Zresztą, tak ogólnie, co jest naprawdę dobrą opcją ? Oto znalazłam się w etapie, gdzie wszystko, oprócz jednej „rzeczy”, przestało mieć dla mnie sens. Pieprzona apatia i stagnacja, odbierają mi chęci do jakiegokolwiek działania. Generalnie, mam wszystko w dupie. Prawie wszystko. I chyba właśnie tylko to prawie trzyma mnie na powierzchni. Bo wszystko inne podpowiada, że lepiej zatonąć, „przespać, przeczekać” jak to śpiewa Nosowska w moim osobistym hymnie for-broken-hearted-stupid-young-girl. Tylko, że teraz nie jestem broken hearted, wręcz przeciwnie, więc w czym rzecz ?

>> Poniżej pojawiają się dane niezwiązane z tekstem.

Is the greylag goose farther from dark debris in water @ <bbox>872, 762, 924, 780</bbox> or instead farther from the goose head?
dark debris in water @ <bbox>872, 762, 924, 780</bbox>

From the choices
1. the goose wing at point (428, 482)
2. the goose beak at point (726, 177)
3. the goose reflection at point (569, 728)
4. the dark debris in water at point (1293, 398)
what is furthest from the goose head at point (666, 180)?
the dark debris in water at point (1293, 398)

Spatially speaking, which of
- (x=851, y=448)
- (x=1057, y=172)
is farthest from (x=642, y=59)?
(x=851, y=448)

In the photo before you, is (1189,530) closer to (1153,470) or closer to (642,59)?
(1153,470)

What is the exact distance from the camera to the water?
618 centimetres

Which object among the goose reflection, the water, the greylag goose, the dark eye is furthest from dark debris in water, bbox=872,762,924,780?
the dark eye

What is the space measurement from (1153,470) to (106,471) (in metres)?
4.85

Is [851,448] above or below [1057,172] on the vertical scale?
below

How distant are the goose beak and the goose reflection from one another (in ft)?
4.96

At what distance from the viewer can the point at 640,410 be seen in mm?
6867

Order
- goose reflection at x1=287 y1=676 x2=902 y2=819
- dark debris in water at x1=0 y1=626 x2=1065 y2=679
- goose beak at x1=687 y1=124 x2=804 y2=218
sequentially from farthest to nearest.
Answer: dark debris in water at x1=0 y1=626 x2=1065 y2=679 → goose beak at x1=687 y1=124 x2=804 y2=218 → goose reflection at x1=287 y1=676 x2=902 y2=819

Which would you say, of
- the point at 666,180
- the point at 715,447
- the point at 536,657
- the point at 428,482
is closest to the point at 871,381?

„Co się dzieje gdy się zakochujemy?

Skutkiem tego stanu jest stymulacja podwzgórza. Mózg wydziela wtedy potężną dawkę endorfin. Ale dlaczego akurat ta kobieta i ten mężczyzna? Czy odpowiada za to indywidualny zestaw feromonów, który daje im coś w stylu biologicznego sygnału? A może są to cechy fizyczne, które rozpoznajemy? Oczy matki? Zapach, który przywołuje szczęśliwe wspomnienia?

Czy miłość jest częścią planu?”

[Mr. Nobody ]

Nie wiem dlaczego akurat ten mężczyzna. Wiem natomiast, że nie obchodzi mnie to, co mnie do niego przyciągnęło, ani dlaczego przyciąganie okazało się obustronne. Ważne jest, że tak właśnie się stało i codziennie mogę za to dziękować. A miłość nie jest częścią żadnego planu. Bo żadnego planu nie ma. Nie ma i nigdy nie było. Wszystko jest kwestią przypadku. 




5 komentarzy:

  1. Przypadek, a nie przeznaczenie - to na plus.

    Ucz się i nie odpuszczaj!

    Nie przesadzaj z lekami, ja już przestałem.

    'Mr. Nobody' - dobry film.

    Za miesiąc koniec świata! - 'dzień przyjaciela' i czyjeś urodziny.

    OdpowiedzUsuń
  2. Przeznaczenie to bzdura.
    Ale ja się uczę. Tylko widzę w tym coraz mniej sensu.
    Teraz trudno mi nie przesadzać. Choroba zobowiązuje.
    Bardzo dobry. I to nie tylko ze względu na Jareda.
    Jeśli za miesiąc koniec świata to mam cały miesiąc na zrobienie wszystkich rzeczy które zawsze chciałam zrobić !
    'Dzień przyjaciela' - jakaś aluzja ?
    Urodziny. To tylko cyferka, nic więcej.

    OdpowiedzUsuń
  3. Aluzja, że wspólnie wymyśliliśmy dzień przyjeciela (chyba) ;]

    Urodziny są fajne.

    Zdrowiej ;]

    OdpowiedzUsuń
  4. Symbol, nie tylko cyferka. Płynie czas i zabija rany... Tylko rany?

    OdpowiedzUsuń
  5. Wspomnienia też. I dobrze to i źle.